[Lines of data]
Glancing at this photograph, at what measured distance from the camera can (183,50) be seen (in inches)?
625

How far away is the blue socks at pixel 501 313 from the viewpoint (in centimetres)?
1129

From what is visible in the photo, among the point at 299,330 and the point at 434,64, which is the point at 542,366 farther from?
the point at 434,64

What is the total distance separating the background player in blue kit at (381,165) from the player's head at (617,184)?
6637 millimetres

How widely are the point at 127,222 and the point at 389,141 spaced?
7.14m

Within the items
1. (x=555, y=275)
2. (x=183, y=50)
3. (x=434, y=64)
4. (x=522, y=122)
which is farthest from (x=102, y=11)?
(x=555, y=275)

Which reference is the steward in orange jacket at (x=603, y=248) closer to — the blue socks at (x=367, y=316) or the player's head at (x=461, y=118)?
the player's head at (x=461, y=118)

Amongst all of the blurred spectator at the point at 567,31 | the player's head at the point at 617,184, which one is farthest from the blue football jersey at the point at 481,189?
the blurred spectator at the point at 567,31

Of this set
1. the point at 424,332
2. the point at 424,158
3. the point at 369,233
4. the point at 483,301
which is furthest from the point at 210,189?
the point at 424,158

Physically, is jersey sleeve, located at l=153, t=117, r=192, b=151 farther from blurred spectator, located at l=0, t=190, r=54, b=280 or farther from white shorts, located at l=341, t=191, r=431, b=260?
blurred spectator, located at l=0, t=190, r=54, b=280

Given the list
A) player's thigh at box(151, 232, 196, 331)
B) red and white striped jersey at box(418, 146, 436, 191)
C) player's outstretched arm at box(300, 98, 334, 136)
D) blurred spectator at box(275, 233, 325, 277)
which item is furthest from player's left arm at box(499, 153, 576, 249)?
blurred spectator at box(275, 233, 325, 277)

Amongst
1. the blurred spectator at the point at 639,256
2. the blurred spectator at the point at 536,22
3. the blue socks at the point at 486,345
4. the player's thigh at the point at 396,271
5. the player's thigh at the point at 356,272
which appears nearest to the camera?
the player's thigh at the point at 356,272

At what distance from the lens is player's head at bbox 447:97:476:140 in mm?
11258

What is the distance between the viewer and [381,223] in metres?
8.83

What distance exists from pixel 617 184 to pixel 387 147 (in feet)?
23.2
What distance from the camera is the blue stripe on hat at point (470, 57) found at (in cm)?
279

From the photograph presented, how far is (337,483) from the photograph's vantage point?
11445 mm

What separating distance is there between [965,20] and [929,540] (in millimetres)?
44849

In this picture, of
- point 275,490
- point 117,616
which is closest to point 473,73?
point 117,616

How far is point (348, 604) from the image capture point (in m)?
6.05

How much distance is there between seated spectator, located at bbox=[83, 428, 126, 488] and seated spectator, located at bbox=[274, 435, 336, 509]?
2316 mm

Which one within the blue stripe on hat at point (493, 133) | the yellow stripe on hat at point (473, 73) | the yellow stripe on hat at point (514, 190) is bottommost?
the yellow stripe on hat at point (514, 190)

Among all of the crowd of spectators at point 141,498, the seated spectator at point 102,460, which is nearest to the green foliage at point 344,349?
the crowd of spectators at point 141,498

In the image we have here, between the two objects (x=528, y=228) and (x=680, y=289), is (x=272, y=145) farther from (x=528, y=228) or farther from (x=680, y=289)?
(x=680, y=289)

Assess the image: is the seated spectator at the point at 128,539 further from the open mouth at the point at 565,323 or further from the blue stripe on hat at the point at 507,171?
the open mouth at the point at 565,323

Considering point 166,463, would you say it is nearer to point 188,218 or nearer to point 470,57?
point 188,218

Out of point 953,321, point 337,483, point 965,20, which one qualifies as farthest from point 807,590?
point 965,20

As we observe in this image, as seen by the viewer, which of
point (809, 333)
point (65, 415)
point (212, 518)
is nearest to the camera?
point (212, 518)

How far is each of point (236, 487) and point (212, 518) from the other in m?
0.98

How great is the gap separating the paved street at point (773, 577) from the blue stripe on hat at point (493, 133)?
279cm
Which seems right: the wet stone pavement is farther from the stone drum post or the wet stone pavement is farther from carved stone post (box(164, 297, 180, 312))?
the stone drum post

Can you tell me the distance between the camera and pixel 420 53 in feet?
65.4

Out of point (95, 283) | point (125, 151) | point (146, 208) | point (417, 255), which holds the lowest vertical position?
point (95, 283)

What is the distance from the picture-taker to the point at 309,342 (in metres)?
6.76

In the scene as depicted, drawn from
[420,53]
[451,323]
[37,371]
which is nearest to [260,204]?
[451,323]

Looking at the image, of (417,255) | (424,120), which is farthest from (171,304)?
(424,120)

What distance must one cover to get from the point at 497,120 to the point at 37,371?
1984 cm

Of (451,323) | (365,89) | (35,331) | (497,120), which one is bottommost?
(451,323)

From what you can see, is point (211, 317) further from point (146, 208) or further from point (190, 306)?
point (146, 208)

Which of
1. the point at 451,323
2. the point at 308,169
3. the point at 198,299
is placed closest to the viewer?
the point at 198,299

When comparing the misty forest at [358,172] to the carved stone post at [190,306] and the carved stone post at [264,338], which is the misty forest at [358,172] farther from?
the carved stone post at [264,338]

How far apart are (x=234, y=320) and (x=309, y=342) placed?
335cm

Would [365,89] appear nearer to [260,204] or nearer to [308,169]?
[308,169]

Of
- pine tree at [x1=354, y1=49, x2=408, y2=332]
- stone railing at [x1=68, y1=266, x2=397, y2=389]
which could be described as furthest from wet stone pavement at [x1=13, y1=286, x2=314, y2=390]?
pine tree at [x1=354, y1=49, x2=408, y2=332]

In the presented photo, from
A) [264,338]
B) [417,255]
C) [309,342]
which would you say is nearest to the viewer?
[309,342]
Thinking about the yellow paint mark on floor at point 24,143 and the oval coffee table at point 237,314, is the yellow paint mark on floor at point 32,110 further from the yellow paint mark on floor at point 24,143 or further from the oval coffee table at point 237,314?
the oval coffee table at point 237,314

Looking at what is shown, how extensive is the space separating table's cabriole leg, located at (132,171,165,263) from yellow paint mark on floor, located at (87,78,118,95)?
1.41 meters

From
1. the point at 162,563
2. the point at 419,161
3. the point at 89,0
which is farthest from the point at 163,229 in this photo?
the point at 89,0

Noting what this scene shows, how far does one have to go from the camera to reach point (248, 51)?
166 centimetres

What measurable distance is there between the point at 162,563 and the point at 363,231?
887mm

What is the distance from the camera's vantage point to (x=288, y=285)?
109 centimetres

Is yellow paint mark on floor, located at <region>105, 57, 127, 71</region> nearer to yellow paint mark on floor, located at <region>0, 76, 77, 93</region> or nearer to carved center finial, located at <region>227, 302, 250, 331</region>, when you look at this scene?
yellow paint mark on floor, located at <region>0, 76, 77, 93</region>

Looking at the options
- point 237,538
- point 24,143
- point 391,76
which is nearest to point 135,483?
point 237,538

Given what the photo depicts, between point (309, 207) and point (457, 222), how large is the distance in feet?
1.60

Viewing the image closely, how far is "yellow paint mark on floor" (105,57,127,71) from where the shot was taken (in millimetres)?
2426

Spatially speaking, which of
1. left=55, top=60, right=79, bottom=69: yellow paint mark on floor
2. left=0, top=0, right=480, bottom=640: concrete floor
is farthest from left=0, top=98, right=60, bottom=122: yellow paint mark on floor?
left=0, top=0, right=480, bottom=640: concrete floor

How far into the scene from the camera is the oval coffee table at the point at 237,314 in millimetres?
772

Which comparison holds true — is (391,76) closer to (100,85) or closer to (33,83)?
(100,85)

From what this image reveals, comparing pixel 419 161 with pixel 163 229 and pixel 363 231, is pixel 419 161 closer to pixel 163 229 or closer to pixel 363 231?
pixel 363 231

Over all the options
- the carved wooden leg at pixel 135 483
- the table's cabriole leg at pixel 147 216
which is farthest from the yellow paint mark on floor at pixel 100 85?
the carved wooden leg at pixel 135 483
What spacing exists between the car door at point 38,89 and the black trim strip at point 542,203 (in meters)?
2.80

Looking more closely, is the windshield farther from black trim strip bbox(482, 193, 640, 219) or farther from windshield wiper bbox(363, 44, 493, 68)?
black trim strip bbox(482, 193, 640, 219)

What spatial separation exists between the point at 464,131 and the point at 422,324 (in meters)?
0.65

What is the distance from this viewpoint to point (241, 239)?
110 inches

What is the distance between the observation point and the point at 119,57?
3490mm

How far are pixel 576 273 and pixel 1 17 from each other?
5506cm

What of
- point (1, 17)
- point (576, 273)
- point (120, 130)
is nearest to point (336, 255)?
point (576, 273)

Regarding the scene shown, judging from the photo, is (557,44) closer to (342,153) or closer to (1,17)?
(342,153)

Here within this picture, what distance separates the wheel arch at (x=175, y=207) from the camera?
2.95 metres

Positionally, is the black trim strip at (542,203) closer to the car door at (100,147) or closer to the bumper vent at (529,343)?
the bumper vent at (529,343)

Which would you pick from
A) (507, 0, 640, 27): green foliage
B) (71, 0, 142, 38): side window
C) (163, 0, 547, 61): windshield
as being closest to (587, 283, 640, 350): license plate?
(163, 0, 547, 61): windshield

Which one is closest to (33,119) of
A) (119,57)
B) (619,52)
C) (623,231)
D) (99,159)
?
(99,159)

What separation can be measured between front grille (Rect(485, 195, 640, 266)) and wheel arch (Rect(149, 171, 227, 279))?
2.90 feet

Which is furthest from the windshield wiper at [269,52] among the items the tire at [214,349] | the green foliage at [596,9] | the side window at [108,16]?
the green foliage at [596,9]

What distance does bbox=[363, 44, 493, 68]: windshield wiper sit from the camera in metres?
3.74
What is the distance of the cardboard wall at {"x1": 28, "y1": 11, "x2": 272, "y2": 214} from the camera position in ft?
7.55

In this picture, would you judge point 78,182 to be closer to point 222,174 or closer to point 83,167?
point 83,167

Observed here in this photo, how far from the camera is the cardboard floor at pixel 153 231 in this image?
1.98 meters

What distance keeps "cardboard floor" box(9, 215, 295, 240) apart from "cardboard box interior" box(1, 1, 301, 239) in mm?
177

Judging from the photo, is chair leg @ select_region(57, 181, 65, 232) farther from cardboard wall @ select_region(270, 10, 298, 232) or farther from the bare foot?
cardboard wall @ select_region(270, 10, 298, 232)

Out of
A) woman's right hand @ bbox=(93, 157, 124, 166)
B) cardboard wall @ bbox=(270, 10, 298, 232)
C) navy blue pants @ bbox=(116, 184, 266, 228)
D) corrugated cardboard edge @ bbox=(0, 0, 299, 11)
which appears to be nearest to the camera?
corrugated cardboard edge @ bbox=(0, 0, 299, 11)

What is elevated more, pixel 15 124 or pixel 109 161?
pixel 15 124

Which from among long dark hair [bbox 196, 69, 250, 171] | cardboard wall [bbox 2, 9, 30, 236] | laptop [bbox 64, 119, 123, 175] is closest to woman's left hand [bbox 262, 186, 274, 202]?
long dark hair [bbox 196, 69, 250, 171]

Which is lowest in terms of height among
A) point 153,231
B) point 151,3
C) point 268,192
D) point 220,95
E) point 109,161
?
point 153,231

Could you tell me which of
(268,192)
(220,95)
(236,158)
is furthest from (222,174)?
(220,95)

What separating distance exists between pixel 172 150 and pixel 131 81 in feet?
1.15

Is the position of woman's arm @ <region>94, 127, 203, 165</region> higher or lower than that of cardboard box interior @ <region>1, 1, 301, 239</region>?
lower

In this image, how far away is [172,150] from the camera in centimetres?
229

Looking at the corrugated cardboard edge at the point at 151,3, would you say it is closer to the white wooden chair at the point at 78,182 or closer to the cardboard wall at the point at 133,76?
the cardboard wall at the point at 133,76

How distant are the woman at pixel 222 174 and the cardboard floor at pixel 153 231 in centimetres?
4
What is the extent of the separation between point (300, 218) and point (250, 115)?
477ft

PROBLEM DETAILS: Exactly and exclusively, repeat the lines from the line that contains "Judging from the photo, is chair" through the end of the records, both ends included.

EXPECTED ANSWER:
Judging from the photo, is chair leg @ select_region(57, 181, 65, 232) farther from cardboard wall @ select_region(270, 10, 298, 232) or farther from the bare foot?
cardboard wall @ select_region(270, 10, 298, 232)

Out of
A) woman's right hand @ bbox=(93, 157, 124, 166)
B) cardboard wall @ bbox=(270, 10, 298, 232)
C) navy blue pants @ bbox=(116, 184, 266, 228)
D) corrugated cardboard edge @ bbox=(0, 0, 299, 11)
which appears to be nearest to the camera?
corrugated cardboard edge @ bbox=(0, 0, 299, 11)

What is elevated more, pixel 15 124 or pixel 109 161?
pixel 15 124

Which from among long dark hair [bbox 196, 69, 250, 171] | cardboard wall [bbox 2, 9, 30, 236] | laptop [bbox 64, 119, 123, 175] is closest to woman's left hand [bbox 262, 186, 274, 202]?
long dark hair [bbox 196, 69, 250, 171]

Which is lowest in terms of height among
A) point 153,231
B) point 151,3
C) point 268,192
D) point 220,95
E) point 109,161
?
point 153,231

Could you tell me which of
(268,192)
(220,95)
(236,158)
is furthest from (222,174)?
(220,95)

What separating distance exists between pixel 172 150 and pixel 131 81 in feet?
1.15

Is the position of woman's arm @ <region>94, 127, 203, 165</region> higher or lower than that of cardboard box interior @ <region>1, 1, 301, 239</region>?
lower

In this image, how far away is [172,150] from the camera in centimetres?
229

Looking at the corrugated cardboard edge at the point at 151,3, would you say it is closer to the white wooden chair at the point at 78,182 or closer to the cardboard wall at the point at 133,76?
the cardboard wall at the point at 133,76

How distant are the woman at pixel 222 174 and the cardboard floor at pixel 153 231 in centimetres?
4
What is the extent of the separation between point (300, 218) and point (250, 115)?
477ft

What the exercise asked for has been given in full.